* Page text:
What is considered to be a cybergraph is simple and fairly obvious.  Any still image that owes its existence to digital generation or manipulation that could not be realized in any other way without the use of a computer is considered a cybergraph.  This includes computer-generated imagery and any other non-lens imagery which relies on software to exist.  Cybergraphics is actually pretty straightforward for the viewer who considers process as a component of artistic expression.  But beware, you can be fooled!  Things are not always as they seem.

Nothing is as it seems is a good maxim for the consideration of computer-manipulated imagery at this epoch of art, photography and technology.  Reality, representation, expression and Truth are at a crossroads due to technology.  Technology is an irresistible force which will not slow despite confusion, categorization, ethics, law, fear or anything else.  Despite technology or because of it, art will be made because it can be, in any way, shape or form, with any tool.  If this is confusing, don’t worry about it.  It will all be sorted out eventually, that much is inevitable and absolute.  The human animal categorizes everything, it’s our nature, and it’s how we understand things.  If art is a tree with many branches defining each distinct artistic medium, then we should welcome the new growth.  Cybergraphics is a new branch; it may have grown from the branch of photography, but it is something new.  It is not photography although it shares some of photography’s characteristics.  Once we understand that we’ve got something new here, cybergraphics will emerge as a new and distinct art form with its own beauty, pleasures and perils unto itself.  The silver image is not dead.  (It could even become more valuable.) Photography is not headed for extinction; it has witnessed a birth.

Postscript 2009
A dozen years later, in 2009, there is still no term that accurately describes the digitally-manipulated image.  I’ve come to use the term Photo/Digital.  It’s the most accurate and honest term I can think of that describes my Photos as Digitally altered.  Digital still lacks a historical reference point, but in time I’m sure it will become its own art-form with its own label   --maybe.

[1]There needs to be a name for this new art form, some term that describes it the way photo-graphy describes light-pictures.  Cybergraphics sounds pretty catchy, but it’s a made-up word.

Friday, June 24, 2011

Dali & Dale

I am absolutely thrilled to announce that I will be exhibiting with Salvador Dali this weekend!  Dali is my favorite painter and has been hugely influential in my surrealist art.

The exhibition is at the Angelica Gallery, 3607 E. Campbell Ave., Phoenix, AZ 85018.  (602)373-8062  4-9pm Saturday June 25, 2011

The exhibition features “The Art of Rock & Roll,” limited-edition prints and sculptures by Salvador Dali and me.

This exhibition came about very quickly and unexpectedly.  I got an email from the gallery last Saturday, we discussed it on the phone Monday and Tuesday, and the artwork was delivered to the gallery yesterday.

I’m looking forward to (finally) exhibiting in an upscale gallery in Phoenix/Scottsdale and having my work displayed alongside Salvador Dali is a thrill and honor.  Big thanks to Carlos and Micah at The Angelica Gallery!

Wednesday, May 11, 2011

All things being equal...

Sometimes I just wish I could paint.  There is very little technology involved and the learning curve isn’t very steep.  Hand a paintbrush to an eight-year old and the kid will pretty much know how to use it.  Sit the same kid down behind a computer running Adobe Photoshop and he will be lost.  When the machines work (and if you know how to use them) they aid in art production, but when the machines don’t work (and all machines eventually fail) they get in the way of the art and can prevent its production.  I rely on technology because I cannot paint.

* What the task asks: In the blog text starting at "The exhibition features" and ending at "the gallery yesterday.", rename "gallery" to "venue" and give that passage back. Use nothing but the blog text.

Web images with captions
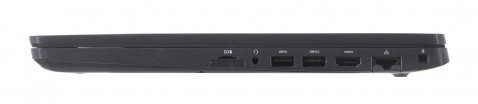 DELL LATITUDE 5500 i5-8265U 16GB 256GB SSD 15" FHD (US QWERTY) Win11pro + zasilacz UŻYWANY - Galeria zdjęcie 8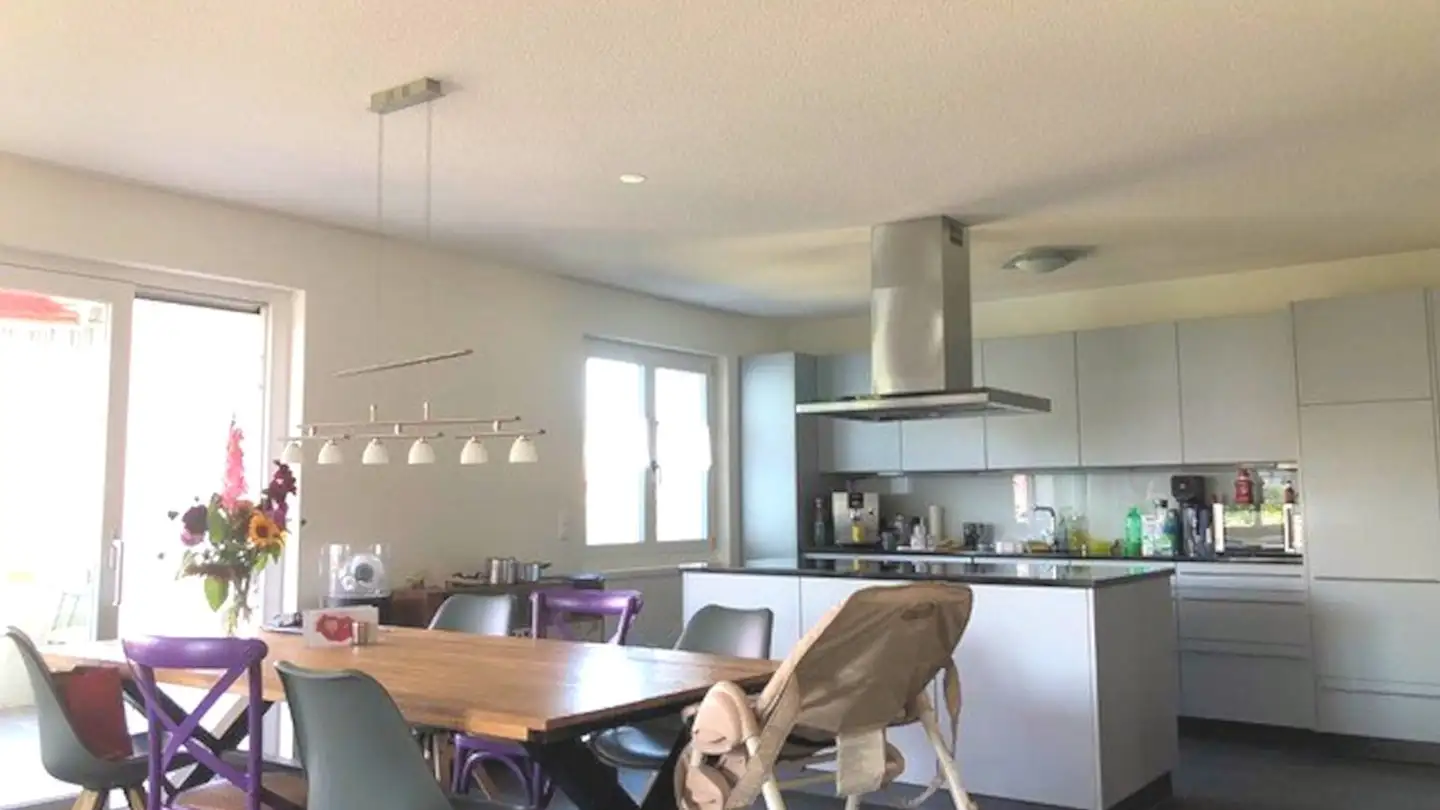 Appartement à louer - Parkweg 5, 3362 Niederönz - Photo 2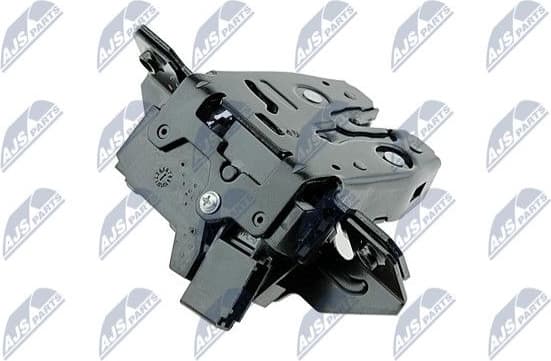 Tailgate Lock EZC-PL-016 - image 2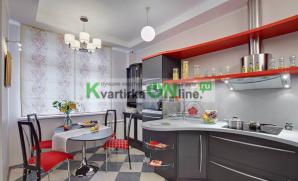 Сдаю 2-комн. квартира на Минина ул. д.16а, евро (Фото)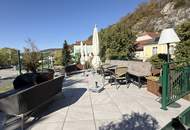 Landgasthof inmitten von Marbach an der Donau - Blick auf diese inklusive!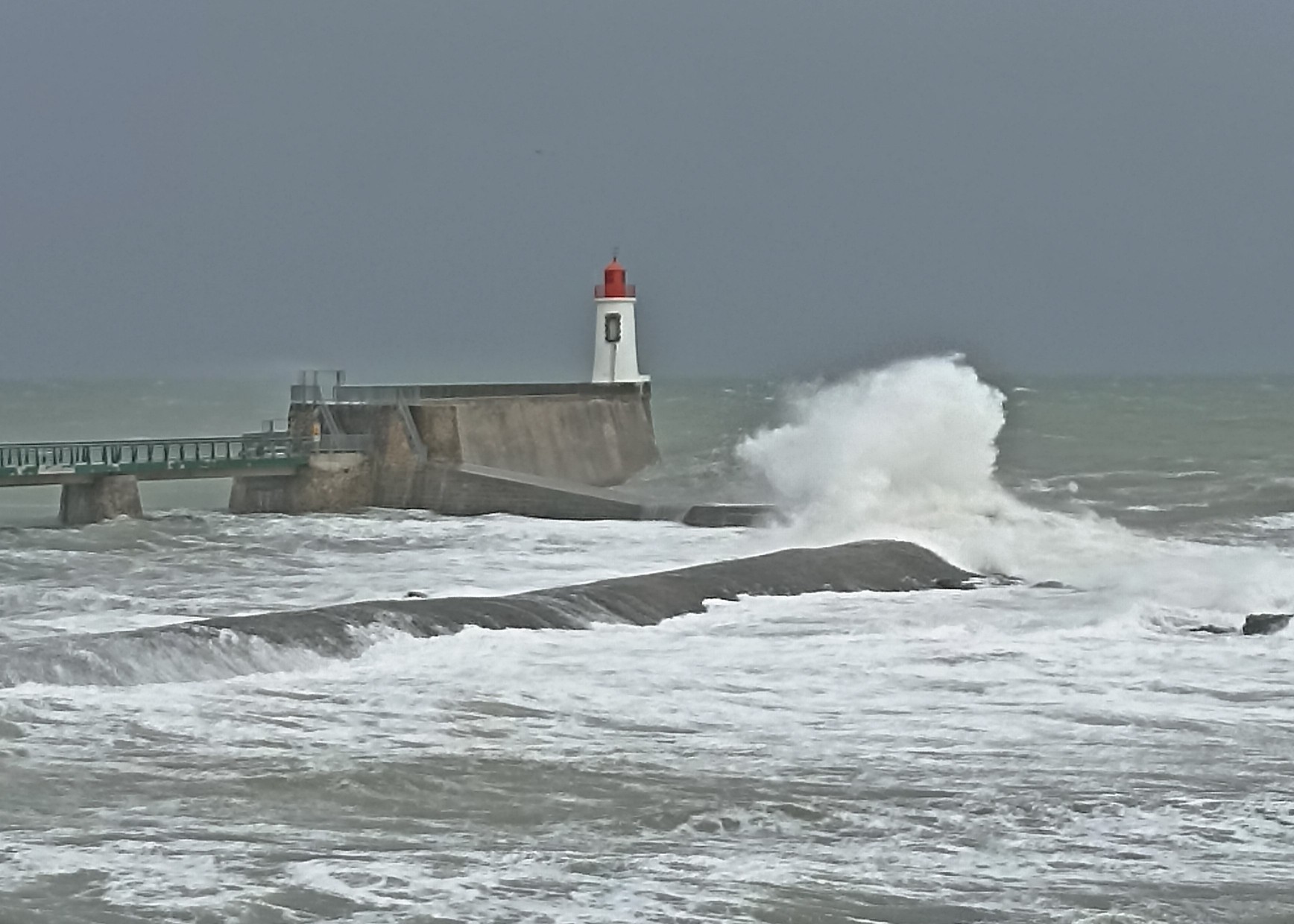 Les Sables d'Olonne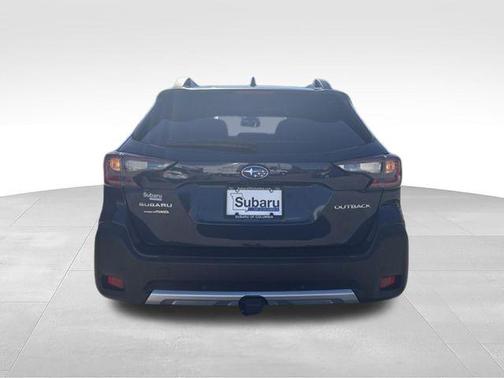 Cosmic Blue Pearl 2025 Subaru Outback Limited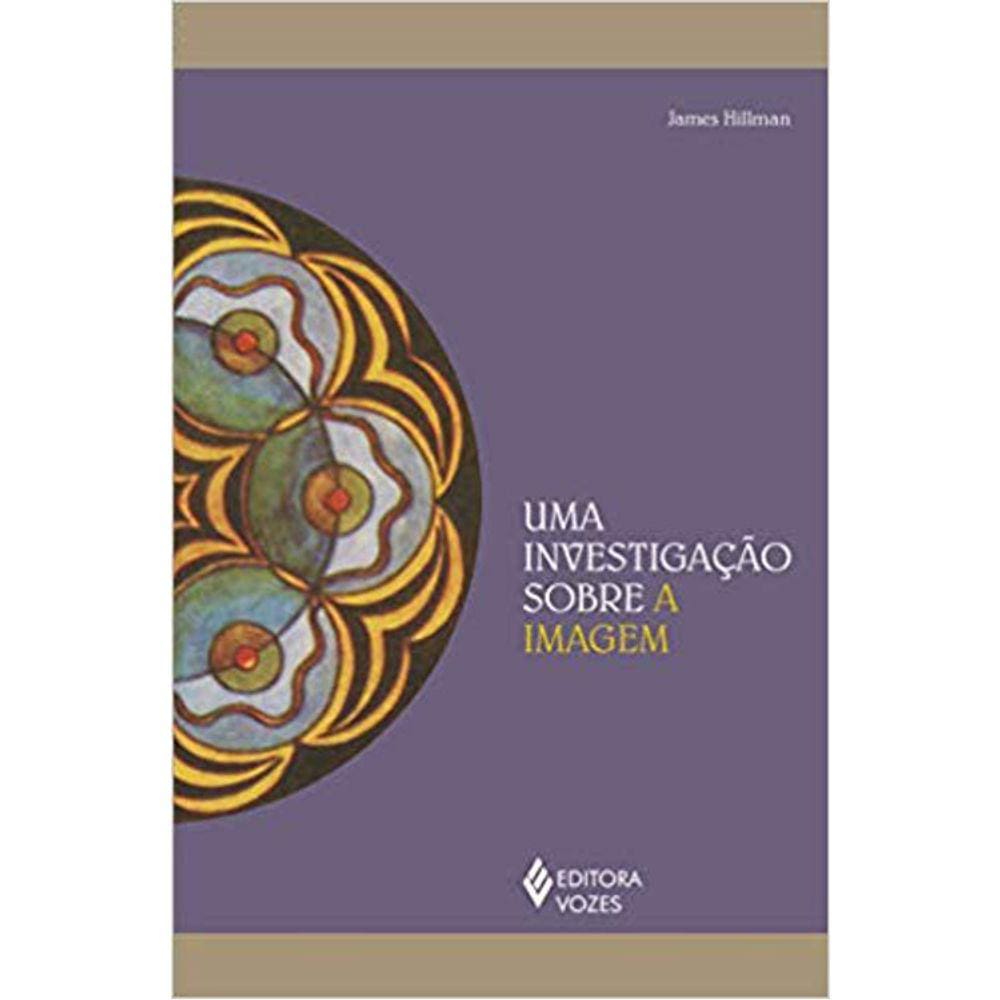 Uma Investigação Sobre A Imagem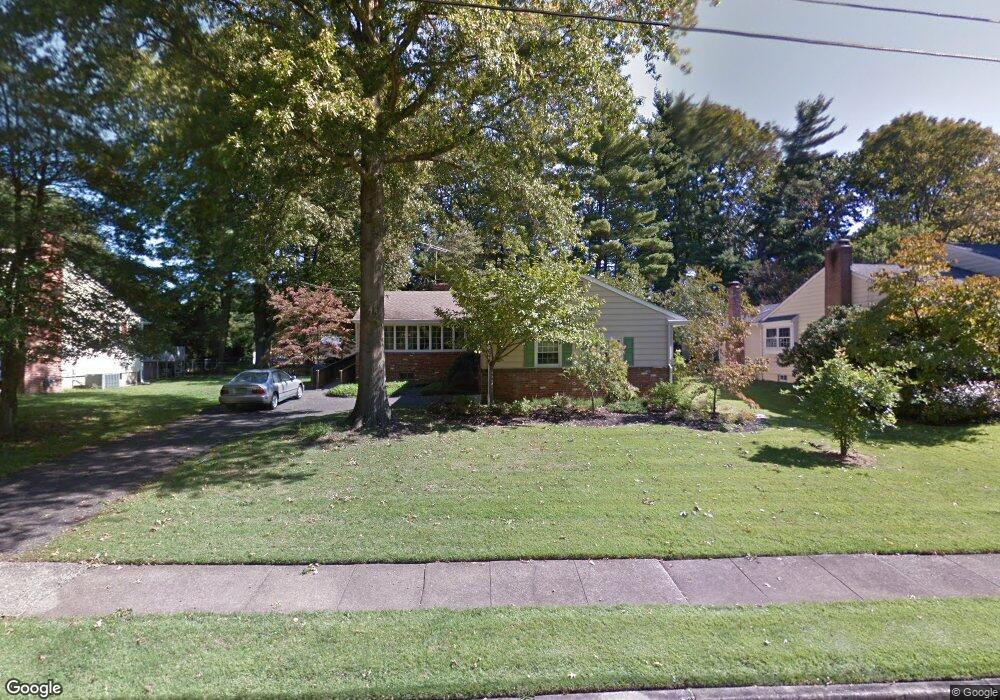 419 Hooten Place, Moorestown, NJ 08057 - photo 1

* Written solution:
The exhibition features “The Art of Rock & Roll,” limited-edition prints and sculptures by Salvador Dali and me.

This exhibition came about very quickly and unexpectedly.  I got an email from the venue last Saturday, we discussed it on the phone Monday and Tuesday, and the artwork was delivered to the venue yesterday.